→ **DATA ROWS**:
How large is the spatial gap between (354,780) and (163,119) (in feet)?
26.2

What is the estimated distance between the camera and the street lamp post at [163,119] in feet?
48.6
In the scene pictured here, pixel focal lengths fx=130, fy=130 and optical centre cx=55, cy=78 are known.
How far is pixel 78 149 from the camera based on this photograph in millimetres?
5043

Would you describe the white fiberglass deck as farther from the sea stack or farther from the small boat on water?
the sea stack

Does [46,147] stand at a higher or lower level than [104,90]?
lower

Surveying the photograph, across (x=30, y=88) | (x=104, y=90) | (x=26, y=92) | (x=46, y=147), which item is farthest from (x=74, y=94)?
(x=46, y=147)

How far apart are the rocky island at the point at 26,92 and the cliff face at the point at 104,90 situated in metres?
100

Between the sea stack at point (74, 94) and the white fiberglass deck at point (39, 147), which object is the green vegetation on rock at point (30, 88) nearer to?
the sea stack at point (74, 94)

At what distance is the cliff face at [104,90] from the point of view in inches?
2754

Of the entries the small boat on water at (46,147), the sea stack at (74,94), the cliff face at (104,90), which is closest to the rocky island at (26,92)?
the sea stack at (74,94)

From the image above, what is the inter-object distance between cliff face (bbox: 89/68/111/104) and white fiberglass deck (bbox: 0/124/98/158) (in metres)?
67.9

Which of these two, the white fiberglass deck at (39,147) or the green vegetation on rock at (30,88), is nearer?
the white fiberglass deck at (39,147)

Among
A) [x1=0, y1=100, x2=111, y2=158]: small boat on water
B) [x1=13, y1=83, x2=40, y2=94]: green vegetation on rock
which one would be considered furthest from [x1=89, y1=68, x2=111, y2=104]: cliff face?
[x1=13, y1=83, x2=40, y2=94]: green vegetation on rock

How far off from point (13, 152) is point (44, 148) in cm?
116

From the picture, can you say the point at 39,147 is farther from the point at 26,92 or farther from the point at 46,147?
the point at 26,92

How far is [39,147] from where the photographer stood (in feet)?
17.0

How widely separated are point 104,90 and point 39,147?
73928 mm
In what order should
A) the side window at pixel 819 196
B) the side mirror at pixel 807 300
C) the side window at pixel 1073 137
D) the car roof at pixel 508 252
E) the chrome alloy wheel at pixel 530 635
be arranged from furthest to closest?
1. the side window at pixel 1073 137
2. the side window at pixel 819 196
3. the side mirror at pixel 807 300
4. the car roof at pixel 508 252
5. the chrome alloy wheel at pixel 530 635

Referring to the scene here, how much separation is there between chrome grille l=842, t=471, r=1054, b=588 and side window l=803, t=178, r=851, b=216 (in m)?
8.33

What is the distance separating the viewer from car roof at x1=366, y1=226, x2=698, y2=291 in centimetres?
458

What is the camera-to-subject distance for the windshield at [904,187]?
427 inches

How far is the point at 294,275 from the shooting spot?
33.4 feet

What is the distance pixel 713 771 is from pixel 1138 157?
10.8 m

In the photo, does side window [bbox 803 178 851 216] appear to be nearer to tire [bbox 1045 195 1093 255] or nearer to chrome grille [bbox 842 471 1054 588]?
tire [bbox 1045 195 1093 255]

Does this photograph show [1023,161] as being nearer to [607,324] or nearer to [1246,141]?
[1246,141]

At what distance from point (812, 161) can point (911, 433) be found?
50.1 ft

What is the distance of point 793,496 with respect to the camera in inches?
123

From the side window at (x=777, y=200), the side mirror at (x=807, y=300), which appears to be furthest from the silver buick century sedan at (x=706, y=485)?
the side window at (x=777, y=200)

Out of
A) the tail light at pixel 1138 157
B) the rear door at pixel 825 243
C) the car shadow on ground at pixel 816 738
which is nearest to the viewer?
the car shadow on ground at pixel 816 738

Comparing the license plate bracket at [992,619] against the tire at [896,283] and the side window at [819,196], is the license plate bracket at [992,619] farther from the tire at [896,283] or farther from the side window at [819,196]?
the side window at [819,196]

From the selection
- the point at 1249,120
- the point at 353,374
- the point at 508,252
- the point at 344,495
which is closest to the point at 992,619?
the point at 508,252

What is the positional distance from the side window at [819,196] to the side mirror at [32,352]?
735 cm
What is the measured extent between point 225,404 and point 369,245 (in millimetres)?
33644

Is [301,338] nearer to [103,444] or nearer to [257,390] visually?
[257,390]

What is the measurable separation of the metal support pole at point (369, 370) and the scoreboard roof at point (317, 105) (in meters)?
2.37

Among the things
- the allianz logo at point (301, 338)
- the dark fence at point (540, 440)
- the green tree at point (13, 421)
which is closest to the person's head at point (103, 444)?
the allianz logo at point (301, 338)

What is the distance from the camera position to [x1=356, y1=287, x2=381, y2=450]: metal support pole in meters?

→ **WHAT YOU SHOULD DO**:
Render everything in the records from the line containing "How far is [39,147]" down to the line containing "5. the chrome alloy wheel at pixel 530 635", both included, as a JSON list of strings with one string per line and blank lines left out.

→ **OUTPUT OF THE EXERCISE**:
[
  "How far is [39,147] from where the photographer stood (in feet)?",
  "17.0",
  "How widely separated are point 104,90 and point 39,147?",
  "73928 mm",
  "In what order should",
  "A) the side window at pixel 819 196",
  "B) the side mirror at pixel 807 300",
  "C) the side window at pixel 1073 137",
  "D) the car roof at pixel 508 252",
  "E) the chrome alloy wheel at pixel 530 635",
  "be arranged from furthest to closest?",
  "1. the side window at pixel 1073 137",
  "2. the side window at pixel 819 196",
  "3. the side mirror at pixel 807 300",
  "4. the car roof at pixel 508 252",
  "5. the chrome alloy wheel at pixel 530 635"
]